Campaign Legacy

I saw the boss of a WPP-owned “communication channel agency” (basically PR person Ryan Williams, Group MD, Nota Bene) on telly, and was pleased to see him come across rather well.

He was asked how firms could make the most of a huge event (like the World Cup). The issue of legacy was uppermost in his response.

He suggested that legacy could be measured in three ways; community, brand & revenues.

What intrigued me about this was that, although unashamedly a marketing slant (leave aside the pavlovian response salespeople have to marketing ideas just for now please) there are clear parallels to this and lengthy solution sales campaigns.

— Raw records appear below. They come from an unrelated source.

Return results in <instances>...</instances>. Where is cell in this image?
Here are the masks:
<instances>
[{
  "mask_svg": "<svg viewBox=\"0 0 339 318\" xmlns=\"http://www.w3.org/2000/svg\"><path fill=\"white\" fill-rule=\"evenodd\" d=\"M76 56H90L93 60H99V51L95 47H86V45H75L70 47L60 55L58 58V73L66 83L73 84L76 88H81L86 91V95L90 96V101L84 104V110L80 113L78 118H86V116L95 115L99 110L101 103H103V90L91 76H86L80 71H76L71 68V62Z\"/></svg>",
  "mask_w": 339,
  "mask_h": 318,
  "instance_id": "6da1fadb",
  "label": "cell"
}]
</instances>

What this suggests is therefore a framework for ensuring you allow for your ambitions to be sustained beyond the signatures.

The first legacy area is interesting because it refers to what you do to improve the lot of the community that feed into your target market. For global brands identifying the socially needy nowadays seems an omnipresent part of corporate responsibility policies, yet I wonder whether an adaption of this thinking can similarly apply to a sale? If you take the ‘community’ to extend to those outside the borders of direct impact from your proposal, then ideas could well be forthcoming from hitherto un-considered arenas.

Brand also throws up new lines of thought. The examples cited discussed how a phrase from an ad campaign slips into everyday language. It’s easy to hear in your mind’s ear how certain syntax peculiar to you can be pushed which helps cement your agenda as the ‘chosen’ one.

Then the obvious revenues legacy suggests that you not only need to secure cash as a once-off, but work to ensure there’s a lifetime of commitment from your customers. This of course is something many solution proposals fail to tackle, despite worldwide acknowledgment of the difference between day-one and on-costs, capex and opex, maintenance and returns.

Having a plan in place to create an environment conducive to all these three during a sales campaign I am sure would prove a winner of an idea.